Page last updated at 11:45 GMT, Monday, 18 June 2007 12:45 UK

Brazil tries to seize economic momentum

Analysis
By Jonty Bloom
BBC News, The World Tonight, Brazil

A Brazilian shipyard
The Santos shipyard could be more efficient, management say.

Brazil is often grouped with India and China as one of the up and coming economies of the world.

And with vast natural resources, almost unlimited land and a young population of almost 190 million, that should be the case.

But while China's economy is growing at over 10% a year and India's at just below that level, Brazil is managing economic growth of just under 4%.

Certainly there is no shortage of hi-tech industry. In Rio de Janeiro, the research centre of Petrobras, the Brazilian oil giant, claims to be the biggest in South America.

It is a massive complex like one giant chemistry lab and this is where scientists are trying to find new ways of making biofuels from soya, castor beans and sugar cane.

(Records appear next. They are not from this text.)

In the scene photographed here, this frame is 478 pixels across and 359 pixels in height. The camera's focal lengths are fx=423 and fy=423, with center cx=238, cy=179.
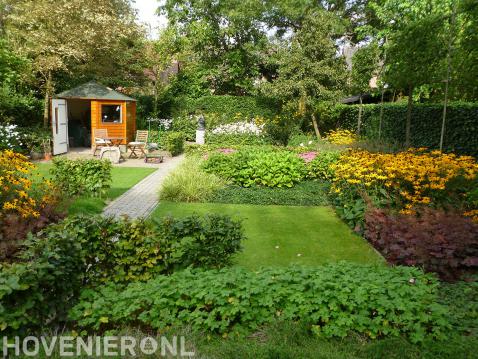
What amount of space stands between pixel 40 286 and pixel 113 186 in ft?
25.8

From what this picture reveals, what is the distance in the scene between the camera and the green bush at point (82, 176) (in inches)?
369

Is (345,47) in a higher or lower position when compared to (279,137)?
higher

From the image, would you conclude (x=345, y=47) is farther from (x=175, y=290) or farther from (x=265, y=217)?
(x=175, y=290)

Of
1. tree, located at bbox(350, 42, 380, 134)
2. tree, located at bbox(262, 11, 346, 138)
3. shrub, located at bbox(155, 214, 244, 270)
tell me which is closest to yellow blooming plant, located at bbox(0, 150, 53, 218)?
shrub, located at bbox(155, 214, 244, 270)

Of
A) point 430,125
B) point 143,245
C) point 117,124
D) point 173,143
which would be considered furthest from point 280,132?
point 143,245

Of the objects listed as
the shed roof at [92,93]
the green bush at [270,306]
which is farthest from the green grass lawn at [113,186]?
the shed roof at [92,93]

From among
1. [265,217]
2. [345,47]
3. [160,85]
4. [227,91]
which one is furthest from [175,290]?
[345,47]

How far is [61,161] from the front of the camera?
949cm

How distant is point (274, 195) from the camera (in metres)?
10.2

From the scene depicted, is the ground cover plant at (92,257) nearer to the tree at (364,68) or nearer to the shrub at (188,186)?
the shrub at (188,186)

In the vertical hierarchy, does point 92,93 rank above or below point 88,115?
above

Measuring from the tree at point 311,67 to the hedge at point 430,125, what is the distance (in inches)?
82.7

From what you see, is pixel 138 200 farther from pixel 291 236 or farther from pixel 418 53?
pixel 418 53

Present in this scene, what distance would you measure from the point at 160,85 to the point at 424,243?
20.7 meters
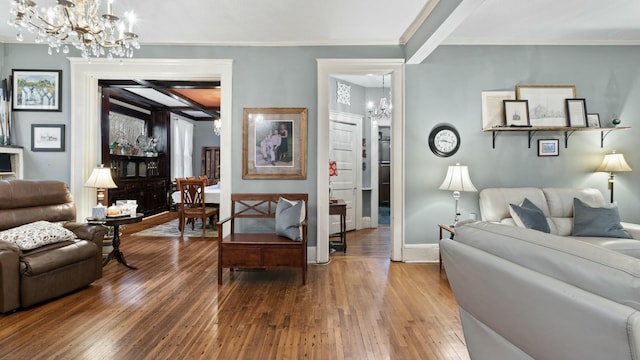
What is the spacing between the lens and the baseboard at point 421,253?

It all goes to show that Brazil has world-beating industries.

The problem is it doesn't have enough of them.

Bureaucratic wrangling

Brazil's current economic boom has instead been fuelled by the export of commodities and raw materials.

That means ports such as Santos, outside the industrial centre of Sao Paulo, are working flat out.

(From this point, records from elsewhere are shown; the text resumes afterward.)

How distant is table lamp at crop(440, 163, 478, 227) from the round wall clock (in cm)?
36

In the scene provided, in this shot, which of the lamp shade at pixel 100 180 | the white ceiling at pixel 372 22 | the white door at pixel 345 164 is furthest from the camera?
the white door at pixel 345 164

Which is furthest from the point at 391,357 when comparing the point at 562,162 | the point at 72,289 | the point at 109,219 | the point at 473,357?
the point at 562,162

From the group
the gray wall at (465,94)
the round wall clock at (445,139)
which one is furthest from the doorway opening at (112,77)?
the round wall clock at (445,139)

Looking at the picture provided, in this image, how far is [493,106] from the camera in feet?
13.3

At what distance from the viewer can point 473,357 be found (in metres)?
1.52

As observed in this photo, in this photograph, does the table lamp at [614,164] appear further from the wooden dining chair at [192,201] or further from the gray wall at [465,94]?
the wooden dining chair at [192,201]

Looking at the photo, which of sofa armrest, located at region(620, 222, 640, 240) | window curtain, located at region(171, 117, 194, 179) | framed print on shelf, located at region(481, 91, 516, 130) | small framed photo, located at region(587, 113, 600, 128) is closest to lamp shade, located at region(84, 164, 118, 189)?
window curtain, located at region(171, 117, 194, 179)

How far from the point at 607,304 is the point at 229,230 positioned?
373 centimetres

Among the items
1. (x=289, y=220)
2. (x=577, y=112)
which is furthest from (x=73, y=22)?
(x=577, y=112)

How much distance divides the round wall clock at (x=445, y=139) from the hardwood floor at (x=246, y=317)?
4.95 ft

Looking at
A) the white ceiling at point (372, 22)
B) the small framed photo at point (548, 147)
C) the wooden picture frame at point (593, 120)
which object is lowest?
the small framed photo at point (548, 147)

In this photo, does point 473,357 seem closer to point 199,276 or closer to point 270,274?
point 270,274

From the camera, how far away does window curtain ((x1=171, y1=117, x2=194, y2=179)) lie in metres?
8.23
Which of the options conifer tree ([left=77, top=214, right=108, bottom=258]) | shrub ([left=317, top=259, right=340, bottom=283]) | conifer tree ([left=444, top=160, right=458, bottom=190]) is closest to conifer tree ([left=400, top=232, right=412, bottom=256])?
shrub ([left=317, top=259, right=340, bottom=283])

Miners clear forest in Brazil's Amazon rainforest
Environmentalists say soya production is damaging

But Santos has problems, not least that it desperately needs dredging.

"With the depth we have now we can take ships of up to about 60,000 tonnes," says Fabricio Piero Domenico, the port's commercial director.

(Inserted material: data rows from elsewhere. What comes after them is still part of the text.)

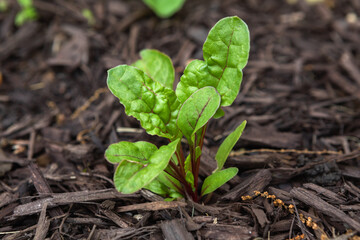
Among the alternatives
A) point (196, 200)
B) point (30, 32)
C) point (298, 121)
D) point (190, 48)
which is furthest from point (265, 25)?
point (30, 32)

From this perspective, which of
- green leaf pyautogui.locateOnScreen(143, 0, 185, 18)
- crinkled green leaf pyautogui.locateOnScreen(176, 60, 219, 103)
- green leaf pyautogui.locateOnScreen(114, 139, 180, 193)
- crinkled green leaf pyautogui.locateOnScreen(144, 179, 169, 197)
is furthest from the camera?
green leaf pyautogui.locateOnScreen(143, 0, 185, 18)

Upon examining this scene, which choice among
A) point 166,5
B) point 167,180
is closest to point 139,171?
point 167,180

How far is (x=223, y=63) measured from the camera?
2.01 meters

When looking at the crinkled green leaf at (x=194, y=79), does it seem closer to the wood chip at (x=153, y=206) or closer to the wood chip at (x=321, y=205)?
the wood chip at (x=153, y=206)

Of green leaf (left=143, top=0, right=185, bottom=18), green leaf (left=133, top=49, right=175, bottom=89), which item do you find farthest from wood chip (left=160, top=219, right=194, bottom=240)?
green leaf (left=143, top=0, right=185, bottom=18)

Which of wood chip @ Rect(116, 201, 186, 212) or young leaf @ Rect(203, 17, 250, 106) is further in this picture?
wood chip @ Rect(116, 201, 186, 212)

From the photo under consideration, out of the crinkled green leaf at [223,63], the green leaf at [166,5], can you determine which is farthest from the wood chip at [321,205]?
the green leaf at [166,5]

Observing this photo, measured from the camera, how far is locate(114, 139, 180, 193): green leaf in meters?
1.67

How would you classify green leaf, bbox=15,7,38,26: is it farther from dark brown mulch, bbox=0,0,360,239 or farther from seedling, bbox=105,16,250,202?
A: seedling, bbox=105,16,250,202

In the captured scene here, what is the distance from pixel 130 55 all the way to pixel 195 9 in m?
1.11

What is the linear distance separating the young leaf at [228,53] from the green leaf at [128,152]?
0.56 m

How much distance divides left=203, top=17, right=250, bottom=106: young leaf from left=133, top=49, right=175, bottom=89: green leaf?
0.39 m

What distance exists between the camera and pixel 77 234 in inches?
81.5

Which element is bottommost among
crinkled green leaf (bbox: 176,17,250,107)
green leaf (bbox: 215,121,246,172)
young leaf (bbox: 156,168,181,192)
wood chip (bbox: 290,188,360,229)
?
wood chip (bbox: 290,188,360,229)
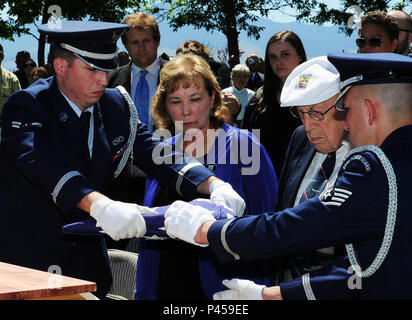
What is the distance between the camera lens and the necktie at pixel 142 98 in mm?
5203

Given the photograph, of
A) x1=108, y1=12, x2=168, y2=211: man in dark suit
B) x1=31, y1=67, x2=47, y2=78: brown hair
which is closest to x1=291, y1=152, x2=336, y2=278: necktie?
x1=108, y1=12, x2=168, y2=211: man in dark suit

"But if we dredged the channel just a few metres deeper we could take ships of up to 120,000 tons, and that would give us a reasonable capacity."

However, that dredging has been delayed for years by bureaucratic wrangling, an example of how red tape and poor infrastructure are holding Brazil back.

And anyway the real money is made in processing and refining raw materials.

The vice president of soya exporter Caramuru, Cesar Borges de Souza, says he would love to process more in Brazil but that government policy is working against him.

"If a farmer exports his produce directly he pays less tax than if he sells it to a Brazilian company which then exports the products made from his soya.

"There's a difference of about 5% in favour of direct exports, which is a stupid attitude by the Brazilian government."

Opportunity missed?

It is not as if Brazil's government is necessarily spending all that tax revenue wisely.

In recent years it has increased taxation, but less and less of it is being invested.

It is being spent on pensions and other types of social security payments. Yet Brazil still has millions of poor, who earn so little they don't have enough money to buy things that would boost the domestic economy.

All this means that, unlike China or India, Brazil's current growth rate is not being sustained by rapid industrialisation or domestic demand, but by the high prices the rest of the world is willing to pay for its commodities and raw materials.

When that demand falters or prices fall, Brazil may well find it has missed a golden opportunity for rapid economic development.